Optimizing Molecules in Bulk¶
To optimize a bunch of molecules at the same time, in parallel across
your CPU cores, place them into a Population
import stk
bb1 = stk.BuildingBlock('NCCCN')
bb2 = stk.BuildingBlock('BrCCBr', ['bromine'])
polymer = stk.ConstructedMolecule(
building_blocks=[bb2],
topology_graph=stk.polymer.Linear('A', 12)
)
pop = stk.Population(bb1, bb2, polymer)
mmff = stk.MMFF()
# Optimization done on all molecules in parallel.
pop.optimize(mmff)
Converting between rdkit
Molecules¶
rdkit
is a popular and powerful cheminformatics library which
provides many useful tools for molecular analysis. To take advantage
of it stk
can convert its molecules into those of rdkit
import stk
bb = stk.BuildingBlock('ICCBr', ['bromine', 'iodine'])

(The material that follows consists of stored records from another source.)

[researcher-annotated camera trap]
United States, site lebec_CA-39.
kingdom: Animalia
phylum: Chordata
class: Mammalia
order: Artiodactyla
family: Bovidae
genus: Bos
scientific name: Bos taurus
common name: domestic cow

bb_rdkit = bb.to_rdkit_mol()
polymer = stk.ConstructedMolecule(
bulding_blocks=[bb],
topology_graph=stk.polymer.Linear('A', 10)
)
polymer_rdkit = polymer.to_rdkit_mol()
stk
also allows you to update the structure of molecules from
rdkit
molecules
# Update structure of bb to match structure of bb_rdkit.
bb.update_from_rdkit_mol(bb_rdkit)
# Update structure of polymer to match structure of polymer_rdkit.
polymer.update_from_rdkit_mol(polymer_rdkit)
Finally, stk
allows initialization of new building blocks from
rdkit
molecules directly
bb2 = stk.BuildingBlock.init_from_rdkit_mol(bb_rdkit)
Saving Molecules¶
The simplest way to save molecules is to write them to a file
import stk
bb = stk.BuildingBlock('ICCBr', ['bromine', 'iodine'])
bb.write('bb.mol')
polymer = stk.ConstructedMolecule(
bulding_blocks=[bb],
topology_graph=stk.polymer.Linear('A', 10)
)
polymer.write('polymer.mol')
However, writing to regular chemical file format is lossy. This is
because BuildingBlock
and ConstructedMolecule
contain data that is not held by these files. BuildingBlock
holds information about which functional groups are to be used
during construction and ConstructedMolecule
holds information
about which building blocks molecules and topology graph were used to
construct it. While a BuildingBlock
can be initialized from
chemical file formats a ConstructedMolecule
cannot, as there
is no way to recover the information regarding building blocks and
the topology graph.
If you wish to be able to fully recover BuildingBlock
and
ConstructedMolecule
instances, you can write them as
JSON files
bb.dump('bb.dump')
polymer.dump('polymer.dump')
These can then be loaded in a later session
recovered_bb = stk.Molecule.load('bb.dump')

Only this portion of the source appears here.